You can turn this around to define the factorial function as
(k)! = Gamma(y+1) = integral(0 to infty) of exp(-x)*x^k dx
This then allows one to find factorials of non-positive integers.
The fact that Gamma(1/2) (= (- 1/2)!) equals sqrt(pi) [*not*, as was stated on the list, (1/2) of that] follows from the definition of the Gamma function:
Gamma(1/2) = integral(0 to infty) of exp(-x)*[1/sqrt(x)] dx,
then making the change of variable y = sqrt(x), whence one gets the integral for a Gaussian, which equals sqrt(pi). (The integral itself can be done using the well known trick of using polar coordinates to evaluate integral(-infty,+infty) of exp(-x^2-y^2) dxdy using polar coordinates.)

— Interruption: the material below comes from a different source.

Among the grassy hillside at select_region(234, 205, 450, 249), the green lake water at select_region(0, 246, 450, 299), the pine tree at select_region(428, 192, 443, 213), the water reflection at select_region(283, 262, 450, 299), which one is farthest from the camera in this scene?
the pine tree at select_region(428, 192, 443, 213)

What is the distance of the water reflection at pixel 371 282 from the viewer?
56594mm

(n+(1/2))! = sqrt(pi)*(2n+1)!!/2^(n+1)
when n is a non-negative integer, and you get the values for negative half-integral values by using the result:
(x-1)! = x!/x
This, of course, is one reason that one defines 0! = 1, and also shows that (-n)! is undefined.

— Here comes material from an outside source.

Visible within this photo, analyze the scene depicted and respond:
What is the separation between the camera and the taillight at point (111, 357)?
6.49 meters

The Gamma function, and the related Beta function, come up often in statistical mechanics and in quantum mechanics, and in elementary particle physics (quarks, gluons, etc.). I think there is something called the Beta distribution in statistics which uses the Beta function, but it's been a long time, so I am not sure.
You can find more details about this in any book on complex variables, or on mathematical physics (for instance, Arfken, Mathematical Methods for Physicists).